I have always believed that, when the time came for my first child to move out, I would be able to endure it if I had no regrets looking back.  I can say with no reservations that I have no regrets where any of my children are concerned.  I have enjoyed them to the fullest and appreciated every moment with the knowledge that, while I felt I would have them here forever, they would eventually leave.  Having sisters with children older than my own helped me gain this perspective, and I am thankful for that.  Still, on quiet nights when all of the distractions of the day have quieted, I allow my mind to wander to those places that take hold of my heart and tug.  I fall asleep in a mangled web of sadness, joy, pain, and accomplishment but never regret.  I wake the next morning with my eyes forward.  Everything in my past has prepared me for this moment, and it is in this moment that life is real.        

Wednesday, August 17, 2016

Two and a Half Years

That's how long it has been since I last posted here.  I never thought there would be a day when I would neglect my beloved blog.  Perhaps it was facebook that drew me away with its ability to connect me to so many  loved ones instantly.  Maybe I became too busy for long posts and was enticed by the few lines and a picture I could throw onto facebook.  I don't know, but the longer I went without posting here, the more difficult it became to imagine catching up.  I have sat down many times and attempted to figure out how to do just that.  For a while, I attempted to catch up, but that made me even more overwhelmed as new memories were being pushed aside to wait in line.  I have decided the only way to return is to do so in the present.  I have so much to share from the past two years, but I will do so as new memories remind me of these past events.

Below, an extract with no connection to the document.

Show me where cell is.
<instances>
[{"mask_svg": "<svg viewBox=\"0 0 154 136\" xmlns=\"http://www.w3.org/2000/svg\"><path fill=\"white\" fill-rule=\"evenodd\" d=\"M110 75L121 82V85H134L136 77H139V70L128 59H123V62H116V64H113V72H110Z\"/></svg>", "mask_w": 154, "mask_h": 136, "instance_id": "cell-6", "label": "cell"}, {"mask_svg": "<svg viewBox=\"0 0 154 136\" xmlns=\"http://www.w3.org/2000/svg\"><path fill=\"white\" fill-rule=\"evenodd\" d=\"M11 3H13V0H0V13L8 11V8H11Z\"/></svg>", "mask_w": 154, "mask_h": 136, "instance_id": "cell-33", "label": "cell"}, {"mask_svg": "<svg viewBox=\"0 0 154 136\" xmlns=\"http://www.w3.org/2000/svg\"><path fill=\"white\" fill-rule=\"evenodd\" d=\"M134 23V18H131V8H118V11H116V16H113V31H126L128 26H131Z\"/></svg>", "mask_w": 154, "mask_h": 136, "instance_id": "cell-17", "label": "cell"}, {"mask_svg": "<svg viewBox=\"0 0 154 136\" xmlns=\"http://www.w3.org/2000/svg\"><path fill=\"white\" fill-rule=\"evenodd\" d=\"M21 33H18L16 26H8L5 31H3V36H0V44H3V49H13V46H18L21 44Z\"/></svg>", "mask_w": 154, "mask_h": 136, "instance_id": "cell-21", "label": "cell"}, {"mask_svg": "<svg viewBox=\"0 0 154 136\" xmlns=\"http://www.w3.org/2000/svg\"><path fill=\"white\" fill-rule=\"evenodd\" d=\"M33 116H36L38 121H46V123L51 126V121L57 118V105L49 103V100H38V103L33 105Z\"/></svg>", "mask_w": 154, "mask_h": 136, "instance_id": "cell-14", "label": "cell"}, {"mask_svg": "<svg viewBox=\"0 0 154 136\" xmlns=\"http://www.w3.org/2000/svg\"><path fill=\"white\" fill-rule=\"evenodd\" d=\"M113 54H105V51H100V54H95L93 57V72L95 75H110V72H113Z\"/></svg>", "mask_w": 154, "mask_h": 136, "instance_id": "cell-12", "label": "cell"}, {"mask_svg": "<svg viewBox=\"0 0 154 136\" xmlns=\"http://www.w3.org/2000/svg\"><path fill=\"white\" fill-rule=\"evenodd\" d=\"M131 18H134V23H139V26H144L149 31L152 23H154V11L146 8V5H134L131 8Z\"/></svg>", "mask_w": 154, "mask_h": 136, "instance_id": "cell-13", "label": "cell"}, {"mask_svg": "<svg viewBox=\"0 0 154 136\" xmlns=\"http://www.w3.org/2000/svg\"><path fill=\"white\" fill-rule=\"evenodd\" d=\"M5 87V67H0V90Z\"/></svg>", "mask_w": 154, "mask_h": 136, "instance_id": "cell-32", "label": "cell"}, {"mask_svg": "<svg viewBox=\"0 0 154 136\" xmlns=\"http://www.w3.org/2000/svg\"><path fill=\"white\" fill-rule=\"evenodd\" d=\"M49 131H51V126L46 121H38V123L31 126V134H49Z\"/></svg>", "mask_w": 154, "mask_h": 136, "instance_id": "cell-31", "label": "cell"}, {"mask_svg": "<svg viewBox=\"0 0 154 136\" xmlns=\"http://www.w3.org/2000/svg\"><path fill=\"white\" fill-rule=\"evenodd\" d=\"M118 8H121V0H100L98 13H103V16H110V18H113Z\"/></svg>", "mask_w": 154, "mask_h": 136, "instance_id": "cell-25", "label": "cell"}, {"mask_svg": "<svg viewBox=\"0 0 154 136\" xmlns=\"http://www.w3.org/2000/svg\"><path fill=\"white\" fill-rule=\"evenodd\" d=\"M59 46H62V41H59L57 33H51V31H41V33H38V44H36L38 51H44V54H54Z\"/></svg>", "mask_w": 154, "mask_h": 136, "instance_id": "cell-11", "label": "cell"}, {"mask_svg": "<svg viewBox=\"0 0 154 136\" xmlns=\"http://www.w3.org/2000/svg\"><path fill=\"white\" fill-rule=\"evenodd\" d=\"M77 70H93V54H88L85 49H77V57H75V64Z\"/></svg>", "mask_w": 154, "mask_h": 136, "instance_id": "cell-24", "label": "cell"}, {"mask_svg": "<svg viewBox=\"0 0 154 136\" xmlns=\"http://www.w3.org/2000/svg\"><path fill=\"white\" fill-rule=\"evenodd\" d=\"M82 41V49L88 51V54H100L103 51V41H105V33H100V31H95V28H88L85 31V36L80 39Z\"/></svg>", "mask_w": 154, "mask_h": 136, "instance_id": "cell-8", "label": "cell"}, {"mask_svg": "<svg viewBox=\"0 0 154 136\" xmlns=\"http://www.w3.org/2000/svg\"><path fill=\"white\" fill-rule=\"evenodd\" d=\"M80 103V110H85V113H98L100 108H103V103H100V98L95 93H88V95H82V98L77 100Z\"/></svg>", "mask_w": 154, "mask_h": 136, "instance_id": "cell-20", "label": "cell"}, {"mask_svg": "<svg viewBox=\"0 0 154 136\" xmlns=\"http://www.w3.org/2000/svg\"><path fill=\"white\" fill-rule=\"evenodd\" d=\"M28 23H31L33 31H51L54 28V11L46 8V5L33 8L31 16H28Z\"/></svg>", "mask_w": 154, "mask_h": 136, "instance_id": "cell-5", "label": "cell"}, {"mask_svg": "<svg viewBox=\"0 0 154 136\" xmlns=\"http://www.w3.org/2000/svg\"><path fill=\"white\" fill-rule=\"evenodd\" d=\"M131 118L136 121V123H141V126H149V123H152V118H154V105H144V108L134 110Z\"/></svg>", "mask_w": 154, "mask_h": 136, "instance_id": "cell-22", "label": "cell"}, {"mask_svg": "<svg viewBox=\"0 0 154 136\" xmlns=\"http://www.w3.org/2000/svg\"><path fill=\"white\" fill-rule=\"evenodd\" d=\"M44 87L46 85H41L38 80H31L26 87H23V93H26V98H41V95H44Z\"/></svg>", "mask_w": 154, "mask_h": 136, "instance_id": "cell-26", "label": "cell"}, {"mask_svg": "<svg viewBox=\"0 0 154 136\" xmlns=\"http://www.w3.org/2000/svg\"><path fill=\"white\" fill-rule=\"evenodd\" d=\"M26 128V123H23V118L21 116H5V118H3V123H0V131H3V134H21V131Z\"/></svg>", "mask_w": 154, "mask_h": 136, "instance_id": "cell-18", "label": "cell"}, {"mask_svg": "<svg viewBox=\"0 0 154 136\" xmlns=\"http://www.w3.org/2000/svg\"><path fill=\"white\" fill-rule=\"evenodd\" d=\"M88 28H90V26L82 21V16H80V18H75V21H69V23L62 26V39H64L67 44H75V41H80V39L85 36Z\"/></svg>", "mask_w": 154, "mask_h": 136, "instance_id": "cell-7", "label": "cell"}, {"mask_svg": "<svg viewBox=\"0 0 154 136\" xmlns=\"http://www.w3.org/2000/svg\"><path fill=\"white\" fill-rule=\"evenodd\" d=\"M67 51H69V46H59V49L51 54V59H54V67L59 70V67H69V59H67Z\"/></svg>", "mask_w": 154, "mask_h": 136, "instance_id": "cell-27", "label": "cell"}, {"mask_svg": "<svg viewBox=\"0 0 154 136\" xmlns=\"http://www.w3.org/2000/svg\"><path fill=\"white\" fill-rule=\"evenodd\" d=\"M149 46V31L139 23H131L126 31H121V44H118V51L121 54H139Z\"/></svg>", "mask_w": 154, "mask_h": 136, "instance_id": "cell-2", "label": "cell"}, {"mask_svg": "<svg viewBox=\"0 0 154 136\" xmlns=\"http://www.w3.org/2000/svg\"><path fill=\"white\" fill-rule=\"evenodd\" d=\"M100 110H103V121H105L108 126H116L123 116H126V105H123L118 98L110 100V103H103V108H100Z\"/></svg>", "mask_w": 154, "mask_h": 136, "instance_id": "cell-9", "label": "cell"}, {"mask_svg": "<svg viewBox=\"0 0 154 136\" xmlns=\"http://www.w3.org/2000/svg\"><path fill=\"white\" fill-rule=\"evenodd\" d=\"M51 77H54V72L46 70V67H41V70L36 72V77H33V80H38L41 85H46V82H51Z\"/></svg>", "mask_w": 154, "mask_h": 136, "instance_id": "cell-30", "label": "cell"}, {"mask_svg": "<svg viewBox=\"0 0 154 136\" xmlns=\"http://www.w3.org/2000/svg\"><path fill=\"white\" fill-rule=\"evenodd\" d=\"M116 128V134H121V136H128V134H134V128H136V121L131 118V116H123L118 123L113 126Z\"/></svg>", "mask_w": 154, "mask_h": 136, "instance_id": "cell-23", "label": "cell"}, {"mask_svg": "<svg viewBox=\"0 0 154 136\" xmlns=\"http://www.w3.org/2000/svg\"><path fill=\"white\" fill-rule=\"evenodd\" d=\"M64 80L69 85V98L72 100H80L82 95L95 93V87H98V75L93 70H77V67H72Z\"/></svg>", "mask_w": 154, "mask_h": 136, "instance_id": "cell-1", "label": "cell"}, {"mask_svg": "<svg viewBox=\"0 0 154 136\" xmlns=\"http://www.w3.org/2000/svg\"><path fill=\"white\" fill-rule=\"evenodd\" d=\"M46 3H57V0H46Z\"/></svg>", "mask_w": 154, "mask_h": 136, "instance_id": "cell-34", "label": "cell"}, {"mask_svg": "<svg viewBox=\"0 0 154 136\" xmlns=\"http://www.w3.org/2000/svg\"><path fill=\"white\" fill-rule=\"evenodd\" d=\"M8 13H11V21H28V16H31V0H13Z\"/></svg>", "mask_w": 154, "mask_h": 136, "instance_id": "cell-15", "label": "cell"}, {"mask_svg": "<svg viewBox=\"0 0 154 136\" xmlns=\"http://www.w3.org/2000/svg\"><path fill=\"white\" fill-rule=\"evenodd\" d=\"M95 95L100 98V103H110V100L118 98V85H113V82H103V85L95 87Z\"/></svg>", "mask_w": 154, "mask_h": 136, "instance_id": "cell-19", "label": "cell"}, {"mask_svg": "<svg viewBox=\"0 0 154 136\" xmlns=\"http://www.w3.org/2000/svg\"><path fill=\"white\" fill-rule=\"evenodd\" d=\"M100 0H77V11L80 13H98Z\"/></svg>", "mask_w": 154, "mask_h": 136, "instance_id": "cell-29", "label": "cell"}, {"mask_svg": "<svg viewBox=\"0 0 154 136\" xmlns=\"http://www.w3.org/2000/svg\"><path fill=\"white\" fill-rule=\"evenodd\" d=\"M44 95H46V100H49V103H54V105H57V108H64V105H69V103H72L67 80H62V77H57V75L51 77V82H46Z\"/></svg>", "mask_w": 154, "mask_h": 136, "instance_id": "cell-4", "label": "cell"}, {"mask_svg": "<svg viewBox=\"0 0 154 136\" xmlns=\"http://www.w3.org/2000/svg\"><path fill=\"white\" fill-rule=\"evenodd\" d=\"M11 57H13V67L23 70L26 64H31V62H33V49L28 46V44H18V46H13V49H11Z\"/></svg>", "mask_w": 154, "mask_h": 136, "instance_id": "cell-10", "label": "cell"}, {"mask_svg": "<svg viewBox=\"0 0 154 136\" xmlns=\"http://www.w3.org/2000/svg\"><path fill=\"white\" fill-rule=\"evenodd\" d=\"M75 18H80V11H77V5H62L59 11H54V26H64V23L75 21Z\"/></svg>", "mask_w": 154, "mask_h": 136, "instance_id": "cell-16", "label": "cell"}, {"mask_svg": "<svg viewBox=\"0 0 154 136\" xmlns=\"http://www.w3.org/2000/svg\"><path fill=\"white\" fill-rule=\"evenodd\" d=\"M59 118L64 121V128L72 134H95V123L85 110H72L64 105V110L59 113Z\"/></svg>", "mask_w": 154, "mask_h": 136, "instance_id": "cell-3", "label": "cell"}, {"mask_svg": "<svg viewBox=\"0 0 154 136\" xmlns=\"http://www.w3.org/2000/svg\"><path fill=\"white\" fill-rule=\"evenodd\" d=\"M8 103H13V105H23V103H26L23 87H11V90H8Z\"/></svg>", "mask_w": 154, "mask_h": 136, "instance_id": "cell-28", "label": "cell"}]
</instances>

As a quick catch-up, I will say that I am entering my last year of homeschooling, and I have very mixed feelings about it.  Madison is starting her third year in college and Patrick is about to move out to start his first year at ULM.  He will be the first to move out, and I also have had mixed emotions about that.  Carter is a senior and the last one that I have to graduate.  I am so close to being able to look back and say, "We did it!"  There are always people who will tell others that they are making a mistake or they won't be able to do something.  I am thankful I didn't let these people divert me from the goal I set twelve years ago.  This blog holds so many memories from our homeschooling journey.  I can spend hours sitting here reading and remembering, and when I feel that I haven't done enough, it is this blog that reminds me of just how much I did do.  The last few years have been difficult in so many ways.  They have also been amazing and rewarding.  I wish I could come back here and remember them in detail.  Starting today, I vow to renew my love for blogging and post at least once a week.  I hope by sharing the hard times alongside the good ones, I can be an encouragement to others.  Some good moments are spontaneous, but many others are a result of trials and failure and hard work.  That's okay, and it is normal-more normal than the sugar coated posts we view on a daily basis through the rose colored glasses of most social media.